- EXCERPT TO READ:
※

BACKGROUND - Novel risk variants for late-onset Alzheimer's disease (AD) have been identified and replicated in genome-wide association studies. Recent work has begun to address the relationship between these risk variants and biomarkers of AD, though results have been mixed. The aim of the current study was to characterize single marker and epistatic genetic effects between the top candidate Single Nucleotide Polymorphisms (SNPs) in relation to amyloid deposition.
METHODS - We used a combined dataset across ADNI-1 and ADNI-2, and looked within each dataset separately to validate identified genetic effects. Amyloid was quantified using data acquired by Positron Emission Tomography (PET) with (18)F-AV-45.
RESULTS - Two SNP-SNP interactions reached significance when correcting for multiple comparisons, BIN1 (rs7561528, rs744373) x PICALM (rs7851179). Carrying the minor allele in BIN1 was related to higher levels of amyloid deposition, however only in non-carriers of the protective PICALM minor allele.
CONCLUSIONS - Our results support previous research suggesting these candidate SNPs do not show single marker associations with amyloid pathology. However, we provide evidence for a novel interaction between PICALM and BIN1 in relation to amyloid deposition. Risk related to the BIN1 minor allele appears to be mitigated in the presence of the PICALM protective variant. In that way, variance in amyloid plaque burden can be better classified within the context of a complex genetic background. Efforts to model cumulative risk for AD should explicitly account for this epistatic effect, and future studies should explicitly test for such effects whenever statistically feasible.

※

- SOURCE INFORMATION:

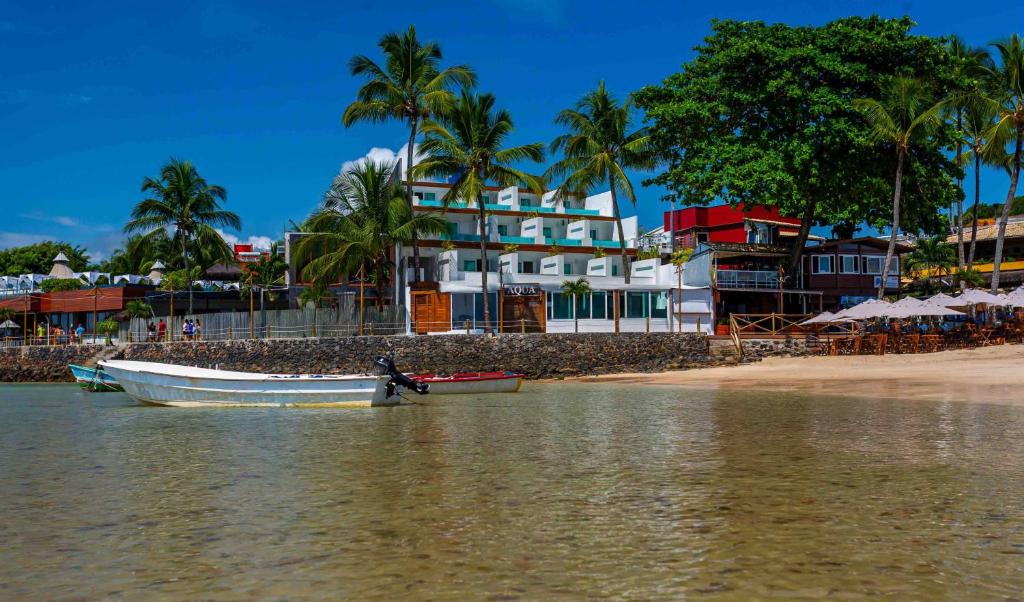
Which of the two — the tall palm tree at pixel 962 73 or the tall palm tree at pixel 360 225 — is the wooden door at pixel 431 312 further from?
the tall palm tree at pixel 962 73

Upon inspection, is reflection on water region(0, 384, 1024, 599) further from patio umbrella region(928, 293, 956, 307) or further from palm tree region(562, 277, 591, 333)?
palm tree region(562, 277, 591, 333)

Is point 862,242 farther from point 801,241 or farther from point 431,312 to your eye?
point 431,312

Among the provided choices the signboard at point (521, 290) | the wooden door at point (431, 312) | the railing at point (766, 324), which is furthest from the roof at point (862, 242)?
the wooden door at point (431, 312)

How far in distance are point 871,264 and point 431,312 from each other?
1141 inches

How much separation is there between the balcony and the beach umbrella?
39.4ft

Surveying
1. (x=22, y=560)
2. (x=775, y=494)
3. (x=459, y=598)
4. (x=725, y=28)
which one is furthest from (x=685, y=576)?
(x=725, y=28)

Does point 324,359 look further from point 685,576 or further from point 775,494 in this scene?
point 685,576

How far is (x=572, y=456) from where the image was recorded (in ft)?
51.5

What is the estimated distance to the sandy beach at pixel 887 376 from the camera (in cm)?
2784

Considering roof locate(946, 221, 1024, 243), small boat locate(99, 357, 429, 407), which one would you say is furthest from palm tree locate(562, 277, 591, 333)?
roof locate(946, 221, 1024, 243)

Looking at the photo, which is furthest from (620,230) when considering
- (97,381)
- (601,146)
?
(97,381)

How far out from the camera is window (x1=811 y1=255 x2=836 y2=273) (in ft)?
179

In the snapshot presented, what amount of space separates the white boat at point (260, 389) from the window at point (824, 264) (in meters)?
34.5

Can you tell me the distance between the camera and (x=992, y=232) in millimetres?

※

- REQUIRED TASKS:
(1) Return the part of the Alzheimer's study abstract above that starts at "BACKGROUND - Novel" and ends at "(SNPs) in relation to amyloid deposition.", copied word for word.
(2) In the Alzheimer's study abstract, which tracer was used with Positron Emission Tomography to quantify amyloid?

- RESPONSES FOR EACH TASK:
(1)
BACKGROUND - Novel risk variants for late-onset Alzheimer's disease (AD) have been identified and replicated in genome-wide association studies. Recent work has begun to address the relationship between these risk variants and biomarkers of AD, though results have been mixed. The aim of the current study was to characterize single marker and epistatic genetic effects between the top candidate Single Nucleotide Polymorphisms (SNPs) in relation to amyloid deposition.

(2) (18)F-AV-45